Interacting bosons in one dimension and their relation to the KPZ universality class.

Statistical Physics and Complexity Group meeting

Interacting bosons in one dimension and their relation to the KPZ universality class.

Event details

The Lieb-Liniger model is one of the simplest examples of an exactly soluble many body quantum system. It consists of bosons in one dimension interacting via a delta function potential. It is of great interest in its own right, but in the last few years it has attracted attention because a number of problems in the Kadar–Parisi–Zhang (KPZ) universality class can be mapped on to it and this has lead to new insights into the KPZ.

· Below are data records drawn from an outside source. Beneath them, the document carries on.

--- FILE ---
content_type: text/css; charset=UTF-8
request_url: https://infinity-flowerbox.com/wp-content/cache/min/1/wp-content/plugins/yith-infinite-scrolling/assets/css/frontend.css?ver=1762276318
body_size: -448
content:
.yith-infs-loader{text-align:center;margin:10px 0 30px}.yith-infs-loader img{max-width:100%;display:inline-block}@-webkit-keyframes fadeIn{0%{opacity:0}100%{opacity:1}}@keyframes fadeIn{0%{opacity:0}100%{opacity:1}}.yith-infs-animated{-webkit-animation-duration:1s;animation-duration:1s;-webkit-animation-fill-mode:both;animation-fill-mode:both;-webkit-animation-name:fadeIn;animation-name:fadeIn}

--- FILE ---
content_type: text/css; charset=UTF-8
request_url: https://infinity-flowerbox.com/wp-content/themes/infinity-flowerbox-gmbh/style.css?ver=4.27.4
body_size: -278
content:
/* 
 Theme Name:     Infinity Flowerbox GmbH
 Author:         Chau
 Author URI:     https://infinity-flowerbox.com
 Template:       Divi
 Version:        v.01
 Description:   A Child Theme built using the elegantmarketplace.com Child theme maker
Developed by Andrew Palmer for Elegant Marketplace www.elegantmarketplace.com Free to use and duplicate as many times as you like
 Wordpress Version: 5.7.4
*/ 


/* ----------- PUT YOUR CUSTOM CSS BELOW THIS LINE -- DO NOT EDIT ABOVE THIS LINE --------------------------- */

The talk will start with a brief sketch of how the KPZ is related to the Lieb-Liniger model. The connection is made by mapping to the directed polymer in a random medium and then using replicas. However, most of the talk will be a step-by-step analysis of the Lieb-Liniger model. It provides a very simple example of the use of the Bethe ansatz and gives some insight into quantum integrability.

A good reference on the Lieb-Liniger is:

  • Sutherland, Bill. Beautiful models: 70 years of exactly solved quantum many-body problems. World Scientific Publishing Co Inc, 2004.

Two recent reviews on its use for solving stochastic and disordered problems are.

  • Quastel, Jeremy, and Herbert Spohn. "The one-dimensional KPZ equation and its universality class." Journal of Statistical Physics 160.4 (2015): 965-984.
  • Dotsenko, Viktor S. "Universal randomness." Physics-Uspekhi54.3 (2011): 259.